* [AIM] Find the line that contains "Out of the choices". Repeat that line and all lines following it, exactly, through the end of the listing below.

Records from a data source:
━━━━━━━━━━━━━━━━
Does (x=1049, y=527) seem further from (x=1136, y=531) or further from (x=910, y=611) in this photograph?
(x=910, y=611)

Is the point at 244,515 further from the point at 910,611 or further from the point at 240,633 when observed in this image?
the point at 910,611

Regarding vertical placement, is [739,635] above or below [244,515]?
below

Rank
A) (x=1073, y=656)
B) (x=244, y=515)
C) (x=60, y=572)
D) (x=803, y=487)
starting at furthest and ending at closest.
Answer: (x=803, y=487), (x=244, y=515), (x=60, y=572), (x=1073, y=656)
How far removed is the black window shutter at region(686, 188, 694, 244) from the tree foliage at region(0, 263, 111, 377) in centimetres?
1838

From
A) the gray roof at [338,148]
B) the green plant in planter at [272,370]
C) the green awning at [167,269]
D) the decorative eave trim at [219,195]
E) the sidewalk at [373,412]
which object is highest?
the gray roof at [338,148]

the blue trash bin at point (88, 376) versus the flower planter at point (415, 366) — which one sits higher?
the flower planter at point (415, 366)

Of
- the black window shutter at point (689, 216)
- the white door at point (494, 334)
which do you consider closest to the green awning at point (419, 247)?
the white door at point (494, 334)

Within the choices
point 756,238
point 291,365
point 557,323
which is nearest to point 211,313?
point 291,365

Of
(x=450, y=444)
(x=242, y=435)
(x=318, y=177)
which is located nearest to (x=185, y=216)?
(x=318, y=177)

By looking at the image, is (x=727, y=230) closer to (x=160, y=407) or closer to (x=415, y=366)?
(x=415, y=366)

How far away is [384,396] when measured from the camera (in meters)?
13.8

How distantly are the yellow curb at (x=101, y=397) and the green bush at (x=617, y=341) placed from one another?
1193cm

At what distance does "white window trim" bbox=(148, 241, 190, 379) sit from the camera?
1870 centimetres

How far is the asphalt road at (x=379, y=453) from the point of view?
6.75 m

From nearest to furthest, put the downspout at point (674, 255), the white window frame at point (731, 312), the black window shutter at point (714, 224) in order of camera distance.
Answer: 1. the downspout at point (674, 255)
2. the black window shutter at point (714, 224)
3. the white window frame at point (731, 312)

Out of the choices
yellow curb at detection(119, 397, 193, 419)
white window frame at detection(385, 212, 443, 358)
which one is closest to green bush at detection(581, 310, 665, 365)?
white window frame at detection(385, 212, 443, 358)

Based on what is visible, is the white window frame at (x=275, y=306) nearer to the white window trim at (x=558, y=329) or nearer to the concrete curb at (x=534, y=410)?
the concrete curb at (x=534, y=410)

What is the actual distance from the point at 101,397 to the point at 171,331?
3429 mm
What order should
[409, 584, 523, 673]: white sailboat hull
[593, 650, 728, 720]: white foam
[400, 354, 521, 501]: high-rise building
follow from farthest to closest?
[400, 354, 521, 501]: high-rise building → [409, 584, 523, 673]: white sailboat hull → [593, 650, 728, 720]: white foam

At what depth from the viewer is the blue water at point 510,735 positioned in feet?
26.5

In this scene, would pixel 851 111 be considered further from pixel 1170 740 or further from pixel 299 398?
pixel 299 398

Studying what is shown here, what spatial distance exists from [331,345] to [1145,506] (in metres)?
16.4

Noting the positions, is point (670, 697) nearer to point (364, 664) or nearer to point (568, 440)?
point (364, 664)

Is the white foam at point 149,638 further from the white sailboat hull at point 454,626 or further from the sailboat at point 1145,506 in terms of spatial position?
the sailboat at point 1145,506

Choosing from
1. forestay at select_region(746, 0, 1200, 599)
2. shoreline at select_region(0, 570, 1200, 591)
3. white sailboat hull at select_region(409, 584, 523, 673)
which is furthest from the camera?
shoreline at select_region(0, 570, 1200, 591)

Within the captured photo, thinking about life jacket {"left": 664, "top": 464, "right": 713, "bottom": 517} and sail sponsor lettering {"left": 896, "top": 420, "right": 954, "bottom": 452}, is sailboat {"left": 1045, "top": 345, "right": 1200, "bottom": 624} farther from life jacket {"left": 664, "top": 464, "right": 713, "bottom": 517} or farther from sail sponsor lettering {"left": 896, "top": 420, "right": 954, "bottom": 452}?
━━━━━━━━━━━━━━━━
* [FINAL ANSWER]
Out of the choices
yellow curb at detection(119, 397, 193, 419)
white window frame at detection(385, 212, 443, 358)
which one is closest to green bush at detection(581, 310, 665, 365)?
white window frame at detection(385, 212, 443, 358)

Based on what is visible, is the white window frame at (x=275, y=306) nearer to the white window trim at (x=558, y=329) or nearer to the concrete curb at (x=534, y=410)?
the concrete curb at (x=534, y=410)

What is the actual distance from the point at 101,397 to the point at 171,331?
3429 mm
What order should
[409, 584, 523, 673]: white sailboat hull
[593, 650, 728, 720]: white foam
[400, 354, 521, 501]: high-rise building
follow from farthest to closest?
[400, 354, 521, 501]: high-rise building → [409, 584, 523, 673]: white sailboat hull → [593, 650, 728, 720]: white foam

At what depth from the viewer is the blue water at point 510,735 positioned in feet?
26.5

In this scene, would pixel 851 111 be considered further from pixel 1170 740 or further from pixel 299 398?
pixel 299 398

Studying what is shown here, what spatial distance exists from [331,345] to [1145,506] (in metres)?
16.4

Noting the positions, is point (670, 697) nearer to point (364, 664) or nearer to point (568, 440)?
point (364, 664)

Is the white foam at point 149,638 further from the white sailboat hull at point 454,626 or further from the sailboat at point 1145,506 in terms of spatial position?
the sailboat at point 1145,506

Choosing from
1. forestay at select_region(746, 0, 1200, 599)
2. shoreline at select_region(0, 570, 1200, 591)
3. white sailboat hull at select_region(409, 584, 523, 673)
which is furthest from the camera?
shoreline at select_region(0, 570, 1200, 591)

Within the captured photo, thinking about life jacket {"left": 664, "top": 464, "right": 713, "bottom": 517} and sail sponsor lettering {"left": 896, "top": 420, "right": 954, "bottom": 452}, is sailboat {"left": 1045, "top": 345, "right": 1200, "bottom": 624} farther from life jacket {"left": 664, "top": 464, "right": 713, "bottom": 517} or farther from sail sponsor lettering {"left": 896, "top": 420, "right": 954, "bottom": 452}?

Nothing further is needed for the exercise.